A technique for saving bandwidth in Internet phone calls could undermine their security, according to research recently presented at the IEEE Symposium on Security and Privacy. Johns Hopkins University researchers showed that, in encrypted phone calls using a certain combination of technologies, preselected phrases can be spotted up to 50 percent of the time on average, and up to 90 percent of the time under optimal conditions.
Voice-over-Internet-protocol (VoIP) phone calls, in which a computer converts a voice signal into data packets and sends them over the Internet, are increasingly popular for personal and business communication. Although most VoIP systems don’t yet use encryption, says Jason Ostrom, director of the VoIP-exploitation research lab at Sipera Systems, it’s absolutely necessary, particularly for business users. In many cases, security measures aren’t in place because companies haven’t realized how vulnerable VoIP can be, he says. He cites an assessment that he did for a hotel that uses VoIP phones, in which he showed that an attacker could access and record guests’ calls using a laptop plugged into a standard wall connection. The Johns Hopkins researchers hope that pointing out possible holes in voice encryption systems can help ensure their security when they become more commonplace.
The Johns Hopkins attack takes advantage of a compression technique called variable-bit-rate encoding, which is sometimes used to save bandwidth in VoIP calls, explains Charles Wright, lead author of the paper. (Wright, who recently received his PhD from Johns Hopkins, will join the technical staff at the MIT Lincoln Laboratory in August.) Variable-bit-rate encoding, Wright says, adjusts the size of data packets being sent over the Internet based on how much information they actually contain. For example, when the person on one end of a VoIP call is listening rather than speaking, the packets sent from that person’s computer shrink significantly. Also, packets containing certain sounds, such as “s” or “f,” can take up less space than those containing more-complex sounds, such as vowels.
Encrypting the packets after they’ve been compressed scrambles their contents, making them look like gibberish. But it doesn’t change their size, which is what would give away information to potential eavesdroppers.

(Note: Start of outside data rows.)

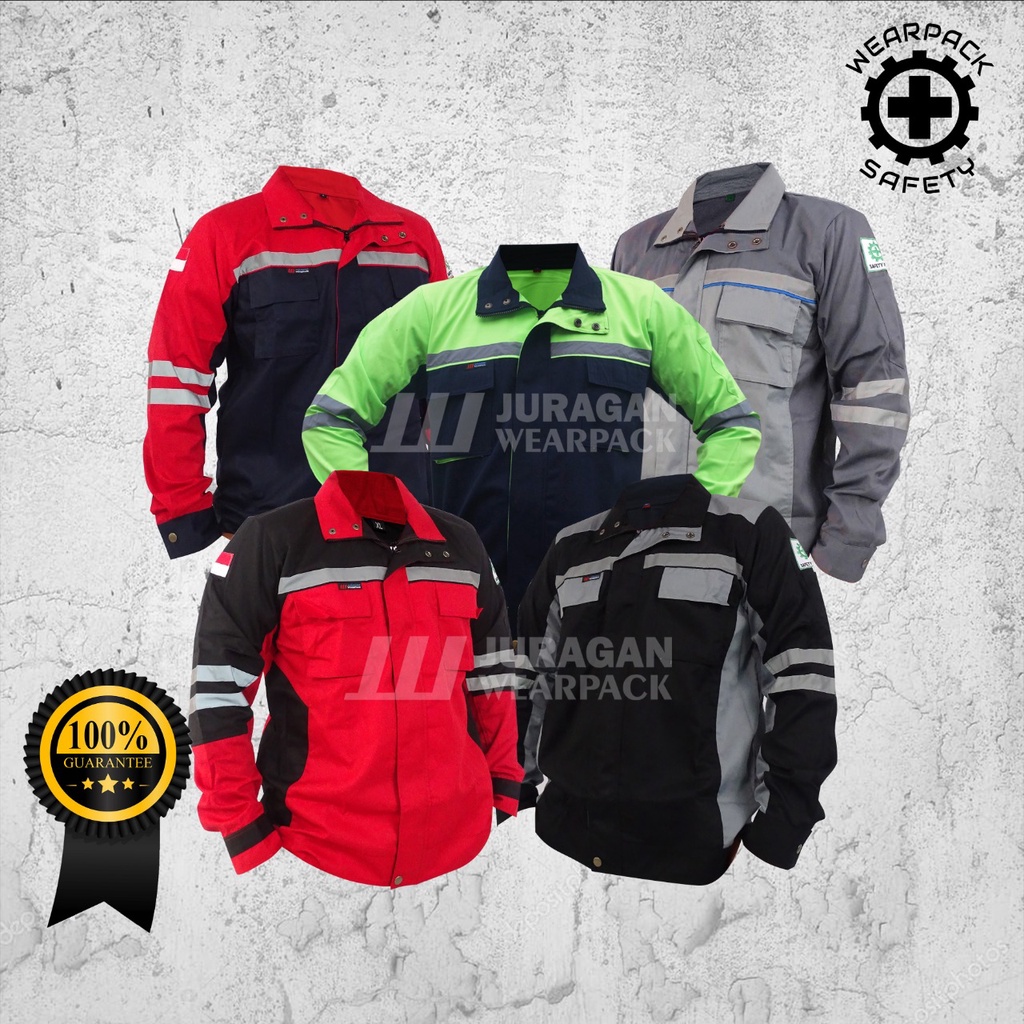 Wearpack Semi jaket / Baju Kerja Safety K3 / Baju Safety Lengan Panjang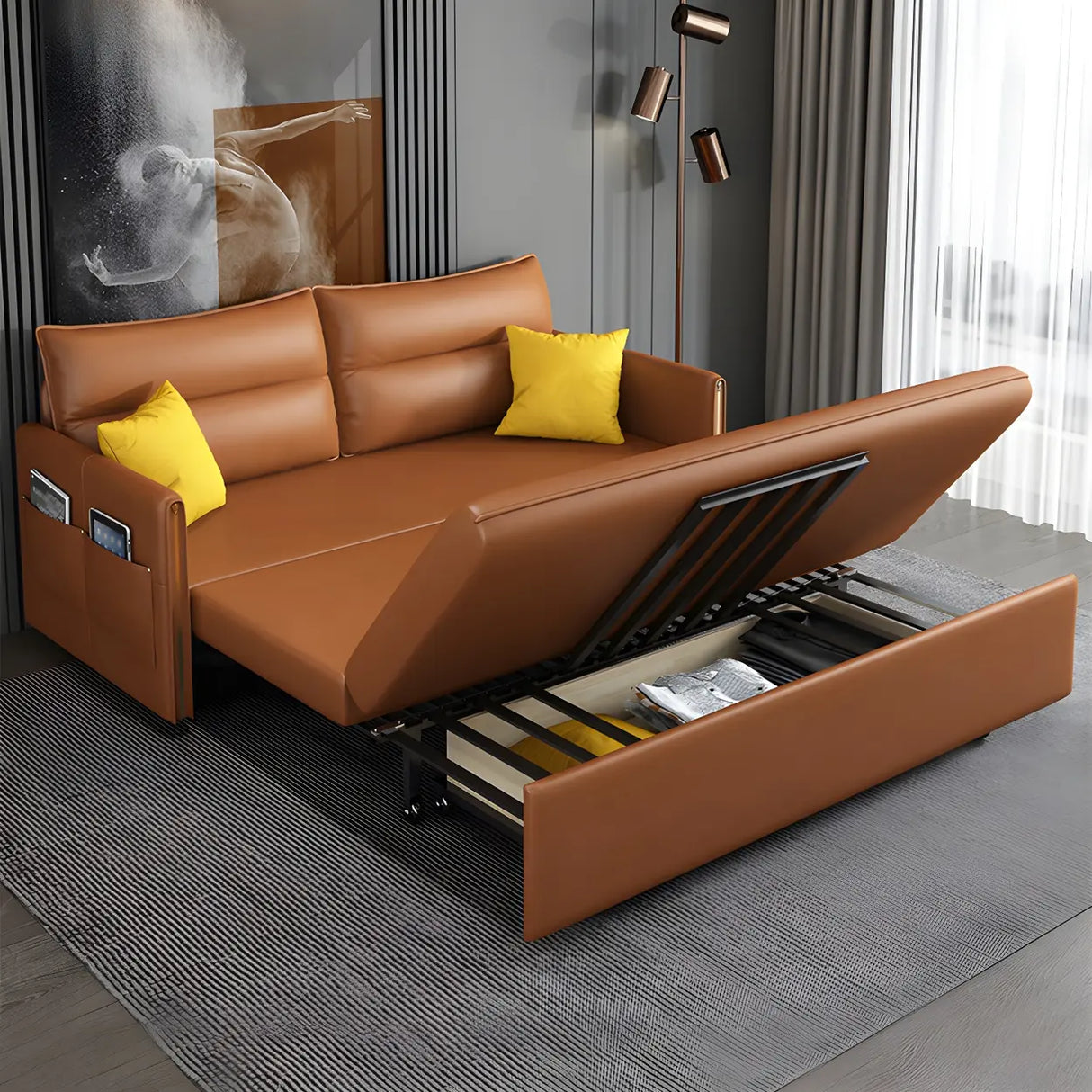 Brown Stain Resistant Faux Leather Storage Sofa Bed Image - 4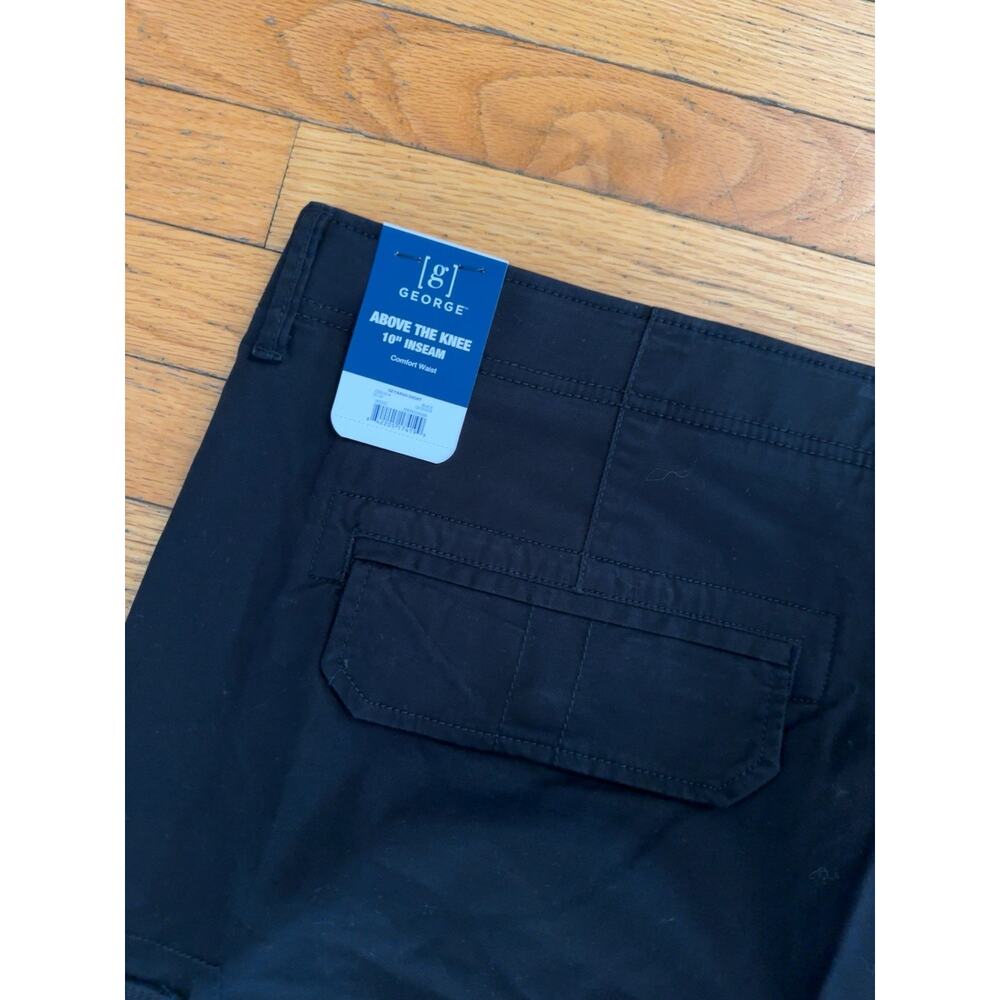 George Mens Cargo Shorts Size 54 Black Utility Comfort Waist 10” Inseam NWT - Picture 2 of 5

In their tests, the Hopkins researchers simulated the packets that a combination of compression and encryption would produce for particular phrases. While an example of the way that a targeted speaker pronounced a particular phrase would give eavesdroppers a big advantage, they could still simulate the phrase using a pronunciation dictionary and a database of sample sounds from multiple speakers. The researchers can create many versions of the sounds in the phrase, which lets them accommodate different accents and other variations in pronunciation. They then use probabilistic methods to look for likely instances of the phrase. Wright says that the method can identify the phrase, on average, about half the time that it occurs, and that about half of the phrases it flags turn out to be exact matches of the desired phrase. In some circumstances, as when the phrases are longer, or when the speakers are particularly well matched to the simulated versions of the phrase, the accuracy became as high as 90 percent, Wright says. Because eavesdroppers have to know what phrase they’re listening for, Wright says, “the threat would be more to technical, professional jargon than to an informal call between friends or family members.”